Yeah I know, common usage is Lesbian, Gay, Bisexual, Transgender, Questioning/Queer, Allies. Well, I think that is horseshit and it should be changed.
I'm sorry, allies. In my opinion, you don't belong in the purpose of the acronym. Here's why:
1. The acronym stands for people who are "othered" because of their identities. Asexuals are most definitely othered in many ways. Asexuality is an identity that is, 9 times out of 10, ignored. In fact, asexuality not only faces the issue of being "othered," but it is also largely invisible. The A should be for Asexuality. Everywhere. I implore you to bring this up to your local group.
2. Remember what I said about "othering"? "Ally" is not an identity. Allies are nice people who have probably at least one right motive for supporting LGBTQA people. But they don't belong in this acronym because they are not a repressed minority. Allies still enjoy the privilege of being deemed "normal" by society. Think of it this way, a room full of "allies" is just a room full of straight / cisgender people who aren't assholes. They are not what the movement is about.
Don't get me wrong, allies are cool and nice to have surrounding you when you are confronted by a homophobe or transphobe. Thank you for being decent, tolerant human beings. Isn't just doing that enough? Why demand recognition?
Allies who feel the need to be recognized by tacking themselves onto the acronym do not have the right motives. Sorry. If your support is so flimsy that not being recognized in the acronym angers you, then you need to seriously reconsider how open minded you really are.
I think this tumblr post says it best:
Ally" cannot be a label that someone stamps onto you–or, god forbid, that you stamp on to yourself—so you can then go around claiming it as some kind of identity. It's not an identity. It's a practice.
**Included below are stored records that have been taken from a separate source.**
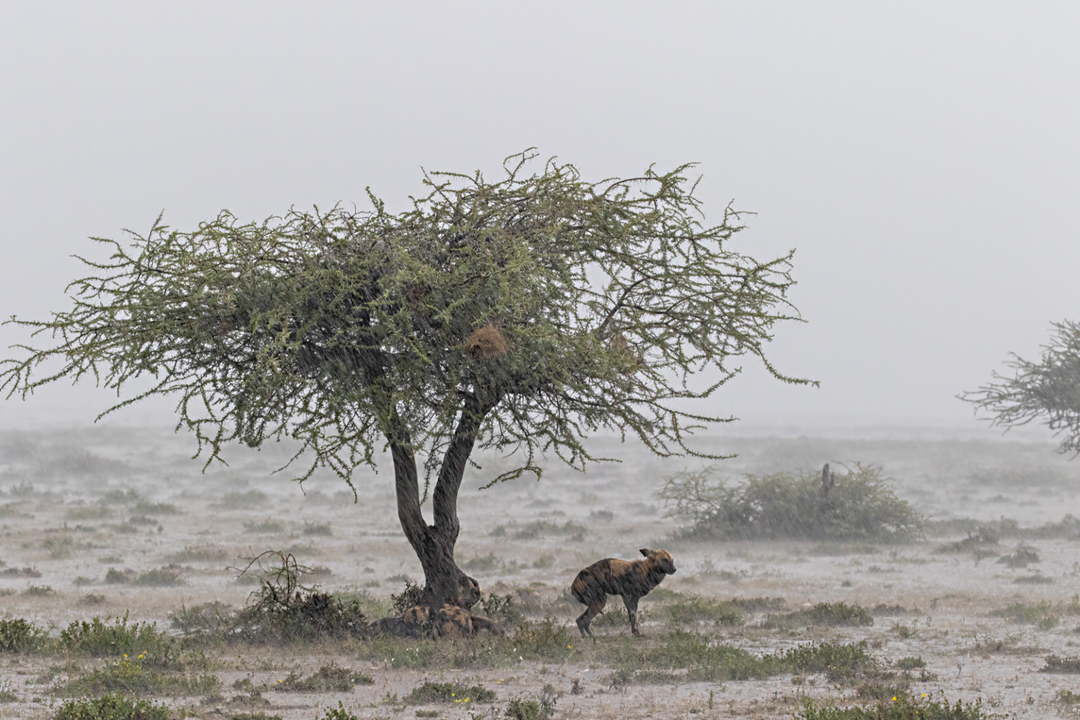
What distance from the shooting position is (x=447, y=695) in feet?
33.5

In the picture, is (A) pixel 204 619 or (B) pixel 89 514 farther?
(B) pixel 89 514

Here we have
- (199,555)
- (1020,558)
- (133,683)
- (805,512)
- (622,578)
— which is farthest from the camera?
(805,512)

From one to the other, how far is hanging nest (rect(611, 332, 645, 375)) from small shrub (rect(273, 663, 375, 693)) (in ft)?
→ 15.4

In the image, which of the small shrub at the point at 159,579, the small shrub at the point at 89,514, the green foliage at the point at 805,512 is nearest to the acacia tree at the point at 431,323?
the small shrub at the point at 159,579

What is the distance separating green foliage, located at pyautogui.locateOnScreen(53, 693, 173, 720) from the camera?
28.8 ft

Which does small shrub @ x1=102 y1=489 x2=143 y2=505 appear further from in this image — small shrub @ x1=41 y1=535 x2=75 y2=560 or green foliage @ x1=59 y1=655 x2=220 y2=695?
green foliage @ x1=59 y1=655 x2=220 y2=695

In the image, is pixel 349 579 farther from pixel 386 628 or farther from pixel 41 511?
pixel 41 511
It's an active thing that must be done over and over again, in the largest and smallest ways, every day. — No More "Allies" |
***Before you comment to inform me that:***
1. The movement needs allies, because gosh without people who accept you and fight for you, the movement doesn't have teeth!
2. Aren't I just "othering allies" / why do I have to be so mean about it can't we just involve everyone!
3. I have made you feel bad about being a nice person!
Then honestly, go read everything I just wrote again. And in terms of #1, yes, ally voices help. But it is easy to let ally voices drown out the voices of people who are actually othered. It is good to stand behind the people who you think deserve equal rights. It is not good to drown them out. You have not lived through it, you only have anecdotal evidence. Let the primary sources be primary. Be a good person and give them a hand when they need it.
And for those of you in disbelief, here is the first page of a Google search:
ETA: The sheer amount of people reaffirming that they were taught A = Asexual makes my heart so glad. I think a lot of the A = Ally stuff occurs in college groups, the names of local organizations, etc. I am very very pleased with the amount of confused affirmations in the comments.
ETA2: Oh my god. Just caught that I wrote "straight" up top in the beginning sentence? What the actual shit. Mea maxima culpa.